544 N.E.2d 860 | Mass. | 1989
COMMONWEALTH
vs.
JOHN DOE.[1]
Supreme Judicial Court of Massachusetts, Worcester.
Present: LIACOS, C.J., WILKINS, NOLAN, LYNCH, & O'CONNOR, JJ.
Paul W. Shaw for the witness.
Judy G. Zeprun, Assistant Attorney General, for the Commonwealth.
NOLAN, J.
The witness appeals from a judgment of a Superior Court judge holding him in civil contempt for refusing to produce certain items requested in a subpoena duces tecum. A single justice of the Appeals Court stayed execution of the sentence imposed on the witness pending the outcome of this appeal. We transferred the case from the Appeals Court on our own motion.
The witness is the sole stockholder, sole director, president, and treasurer of a Massachusetts corporation (corporation). The witness's wife is the clerk of the corporation. The witness is also the custodian of the corporate and business records of the corporation. Since 1981, the corporation has been involved in the service, repair, and sale of computer equipment.
*677 On April 11, 1989, a Worcester County grand jury issued a subpoena duces tecum commanding the "Keeper of the Records" for the corporation to appear before the grand jury on May 3, 1989. The subpoena also requested that the record keeper bring with him a number of documents relating to the corporation's business and a particular computer software system. In addition, the subpoena requested production of the software system itself.
The witness filed a motion to quash the subpoena duces tecum served upon the corporation. With his motion, the witness filed an affidavit in which he averred that he was the "Keeper of the Records" for the corporation. The witness also stated his belief that "the documents and other materials requested by the present subpoena contain information which could be used in connection with a potential criminal prosecution of either myself or [the corporation]." The witness asserted that compliance with the subpoena's request for documents would cause him to incriminate himself in contravention of his rights under art. 12 of the Massachusetts Declaration of Rights.
+---+
What is expected: According to the court opinion, what business has the corporation been involved in since 1981? Answer using only the court opinion above.

Stored rows:
+---+
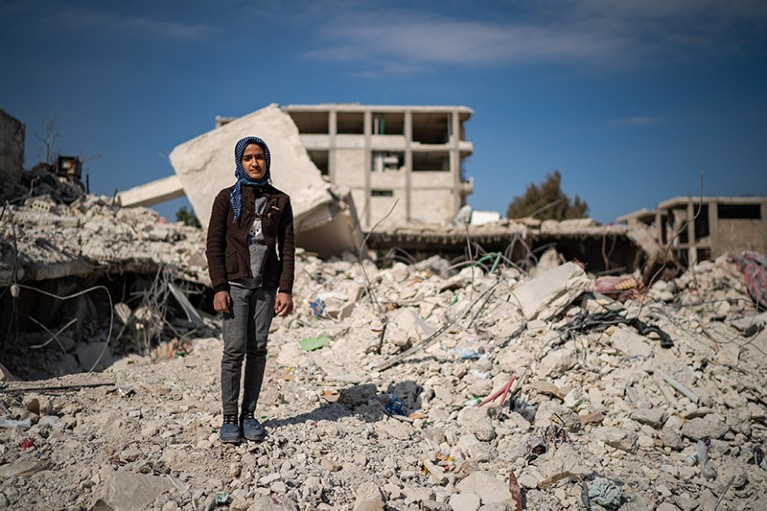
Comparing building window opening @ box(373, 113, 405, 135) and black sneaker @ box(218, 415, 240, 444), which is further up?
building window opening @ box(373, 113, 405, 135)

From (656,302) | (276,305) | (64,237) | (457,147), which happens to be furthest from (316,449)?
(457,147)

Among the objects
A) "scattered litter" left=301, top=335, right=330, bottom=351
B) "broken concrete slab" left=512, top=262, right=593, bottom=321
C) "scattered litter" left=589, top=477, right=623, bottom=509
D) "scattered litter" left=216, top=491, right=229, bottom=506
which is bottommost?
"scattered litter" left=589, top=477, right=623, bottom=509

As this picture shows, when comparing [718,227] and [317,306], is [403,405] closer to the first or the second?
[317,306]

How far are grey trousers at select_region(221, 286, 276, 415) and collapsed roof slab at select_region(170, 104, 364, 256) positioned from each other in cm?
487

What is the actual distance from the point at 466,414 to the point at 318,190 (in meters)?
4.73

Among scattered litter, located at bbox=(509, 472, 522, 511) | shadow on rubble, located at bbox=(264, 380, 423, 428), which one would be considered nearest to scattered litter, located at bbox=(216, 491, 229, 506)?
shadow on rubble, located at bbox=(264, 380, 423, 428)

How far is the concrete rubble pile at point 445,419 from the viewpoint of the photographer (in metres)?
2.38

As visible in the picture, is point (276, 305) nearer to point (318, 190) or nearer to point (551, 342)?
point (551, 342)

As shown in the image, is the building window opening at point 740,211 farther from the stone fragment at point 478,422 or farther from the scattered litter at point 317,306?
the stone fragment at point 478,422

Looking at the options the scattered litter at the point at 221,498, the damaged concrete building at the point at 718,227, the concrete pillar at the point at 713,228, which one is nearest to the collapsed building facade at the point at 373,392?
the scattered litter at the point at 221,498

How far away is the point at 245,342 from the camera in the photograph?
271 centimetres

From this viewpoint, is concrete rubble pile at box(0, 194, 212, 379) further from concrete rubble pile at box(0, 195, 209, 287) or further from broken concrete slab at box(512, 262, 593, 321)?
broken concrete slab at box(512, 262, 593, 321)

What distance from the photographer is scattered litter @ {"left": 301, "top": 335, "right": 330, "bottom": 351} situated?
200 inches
+---+
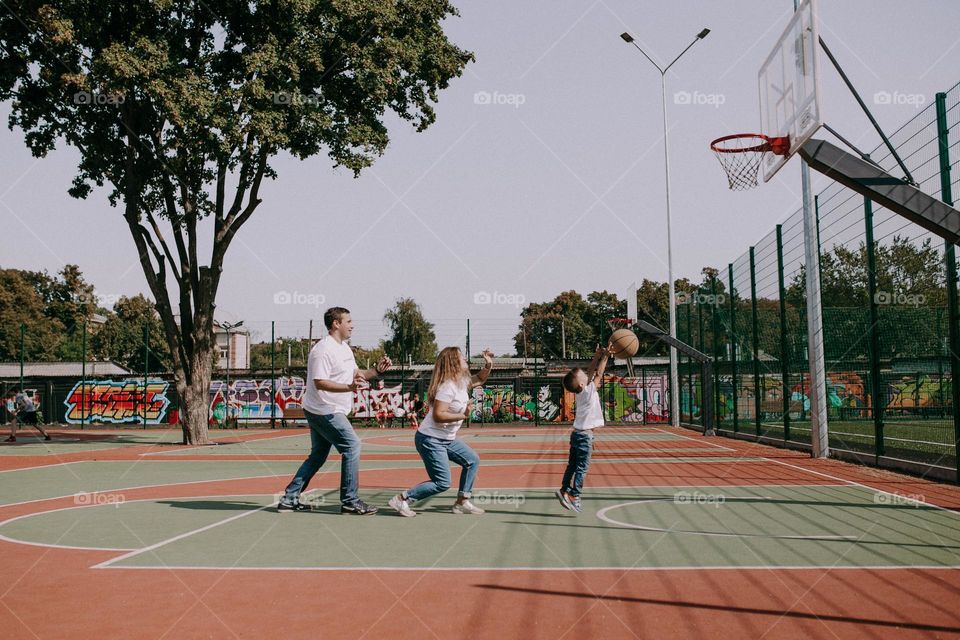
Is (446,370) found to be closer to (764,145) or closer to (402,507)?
+---+
Problem solution: The service, repair, and sale of computer equipment.